Scale: 1. a reduced or rudimentary leaf, for example around a dormant bud. 2. a flattened epidermal outgrowth, such as those commonly found on the leaves and rhizomes of ferns.

Sedge: a plant belonging to the family Cyperaceae.

Seed: a ripened ovule, consisting of a protective coat enclosing an embryo and food reserves; a propagating organ formed in the sexual reproductive cycle of gymnosperms and angiosperms (together, the seed plants).

Soralia: In a lichen, the structure that bears soredium for non sexual reproduction.

Soredium: In a lichen, a small groups of algal cells surrounded by fungal filaments that form in soralia, which break off and grow new lichens without sexual reproduction after being dispersed by wind. Compare to an isidium, which breaks off and is dispersed by mechanical means.

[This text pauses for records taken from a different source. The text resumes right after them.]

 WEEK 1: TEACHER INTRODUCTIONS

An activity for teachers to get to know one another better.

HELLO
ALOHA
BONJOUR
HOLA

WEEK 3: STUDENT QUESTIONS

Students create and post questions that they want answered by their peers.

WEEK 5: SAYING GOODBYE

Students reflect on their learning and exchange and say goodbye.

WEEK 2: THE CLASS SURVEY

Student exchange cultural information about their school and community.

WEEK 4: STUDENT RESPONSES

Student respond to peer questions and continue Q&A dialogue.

Spikelet: a unit of the inflorescence especially in grasses, sedges and some other monocotyledons, consisting of one to many flowers and associated bracts (glumes).

Spore: in non-flowering plants only a simple propagule, produced either sexually or asexually, and consisting of one or a few cells.

Sporophyll: a modified leaf that bears a sporangium or sporangia, in pteridophytes.

Stalk: the supporting structure of an organ, usually narrower in diameter than the organ.

Stem: the plant axis, either aerial or subterranean, which bears nodes, leaves, branches and flowers.

Stigma: the pollen-receptive surface of a carpel or group of fused carpels, usually sticky; usually a point or small head at the summit of the style.

Stolon: slender, prostrate or trailing stem, producing roots and sometimes erect shoots at its nodes. See also rhizome.

Style: an elongated part of a carpel, or group of fused carpels, between the ovary and the stigma.

Subglobose: Inflated, but less than spherical. See also globose.

Thallus: The "vegetative" part (part other than sexual fruitbodies) of a lichen that has both the fungus (mycobiont) and photobiont; plural thalli

Trichome: in non-filamentous plants, any hair-like outgrowth from epidermis, e.g. a hair or bristle; sometimes restricted to unbranched epidermal outgrowths.

Trunk: the upright large main stem of a tree.

u.: usually

Undulate: wavy and not flat; compare sinuate.

Vein: a strand of vascular tissue; nerve.